- [TEXTO FORNECIDO]:
Talvez, a representação mais clara da presença da ideologia do progresso seja a maneira como olhamos para o passado com desdém. São frases comuns no debate público: “em pleno século XXI...”, “as coisas evoluem”, “parece coisa do século passado”, etc. Olha-se para o passado como um tempo não memorioso de barbáries, rudezas, e coisas indesejáveis. Alguns sequer imaginam como poderia viver há três ou quinze séculos. As pessoas continuam crendo, mesmo sem acreditar num final paradisíaco da história, que o mundo está em evolução.
O mundo moderno, a democracia, a era dos direitos, a “inclusão social”, é visto numa linha de conquistas da humanidade, encaixando-se as novas batalhas culturais por inclusão nesse processo. Não faltam cientistas políticos para proclamarem: daqui a cinquenta anos, esse será o marco da conquista de tal classe por direitos. O mundo está em progresso. O progredir das leis.
Não se pensa mais em futuro glorioso, por que ele já está INTEGRADO ao nosso senso comum. Esse futuro promissor deixou de ser outro mundo que desejamos, e passou a ser este mundo que já temos. Contra a extensão temporal, temos agora a intensidade, e por isto, a busca individual pelo prazer. O paraíso é nesse mundo e agora, e não em outro totalmente diferente lá na frente. A busca é individual. A ideologia do progresso está integrada em todos os elementos de nossa sociedade globalizada. Dessa maneira, fica mais fácil perceber nossa sentença introdutória: vivenciamos uma crise espiritual e material com a extrapolação do moderno, e não com sua quebra.

- [TAREFAS E EXERCÍCIOS]:
1. Liste as frases comuns no debate público que o primeiro parágrafo do texto sobre a ideologia do progresso cita entre aspas.
2. Dê prosseguimento ao texto sobre a ideologia do progresso, começando logo após a última frase apresentada.

- [INFORMAÇÕES FORNECIDAS]:

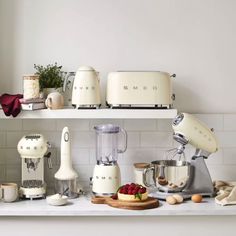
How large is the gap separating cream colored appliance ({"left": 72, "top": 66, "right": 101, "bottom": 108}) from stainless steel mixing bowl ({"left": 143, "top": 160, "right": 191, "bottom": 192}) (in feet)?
1.66

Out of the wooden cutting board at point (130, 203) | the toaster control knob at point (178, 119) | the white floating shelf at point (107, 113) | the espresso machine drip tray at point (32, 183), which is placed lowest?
the wooden cutting board at point (130, 203)

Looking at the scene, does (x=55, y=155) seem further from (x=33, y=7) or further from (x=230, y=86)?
(x=230, y=86)

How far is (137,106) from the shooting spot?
317 cm

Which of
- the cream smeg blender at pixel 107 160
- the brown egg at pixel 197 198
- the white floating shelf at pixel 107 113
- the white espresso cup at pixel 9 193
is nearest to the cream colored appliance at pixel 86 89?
the white floating shelf at pixel 107 113

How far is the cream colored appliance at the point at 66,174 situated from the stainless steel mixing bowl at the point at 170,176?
41cm

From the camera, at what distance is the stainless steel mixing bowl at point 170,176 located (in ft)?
10.1

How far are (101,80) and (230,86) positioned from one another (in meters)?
0.80

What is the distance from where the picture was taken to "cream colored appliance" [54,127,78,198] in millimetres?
3176

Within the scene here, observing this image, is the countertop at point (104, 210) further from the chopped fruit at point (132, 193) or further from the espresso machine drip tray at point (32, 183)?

- [RESPOSTAS POR TAREFA]:
1.
“em pleno século XXI...”
“as coisas evoluem”
“parece coisa do século passado”

2.
O que poucos imaginam é que talvez não vivamos tão bem assim. O mundo moderno impõe um número de obrigações materiais (cada vez mais crescentes) que seria inadmissível para um homem que vivesse no Século X. Fora isto, nunca se viu tanta pressão do meio social. Ter uma profissão, ter uma vida de classe média, obter tais objetos, ter filhos, proporcionar aos filhos tal padrão, ganhar respeito. Expectativas depositadas em qualquer criança desde o primeiro segundo da descoberta da fecundação. Junto com elas, crescem desde cedo as obrigações: aulas de inúmeras línguas, horários para aula de música, escola, etc. Um conjunto de pressões externas ao ser eu, impostas pela sociedade, que nem de longe se equipara a atmosfera de liberdade que se desfrutava na antiguidade ou idade média.
O homem vai perdendo seu equilíbrio emocional, por que há uma cisão entre o seu eu interior e o que se deve fazer. É um paradoxo da modernidade e da modernização que, ao mesmo tempo de que o homem domina mais e mais a natureza e obtêm conquistas técnicas formidáveis, encontra-se submetido a um forte estado de privação, cheio de pressões e exigências. Não há melhor, nem pior. Se obtivermos importantes conquistas materiais com o mundo moderno, também perdemos muitas coisas. Uma simples desobediência ao relógio pode destruir sua vida. Hora perdida pode significar perda do emprego, e este, ausência, expulsão da convivência com um círculo de colegas ou amigos de trabalho. Um simples relógio pode te privar de uma rede de conexões sociais, levando-te para o ostracismo.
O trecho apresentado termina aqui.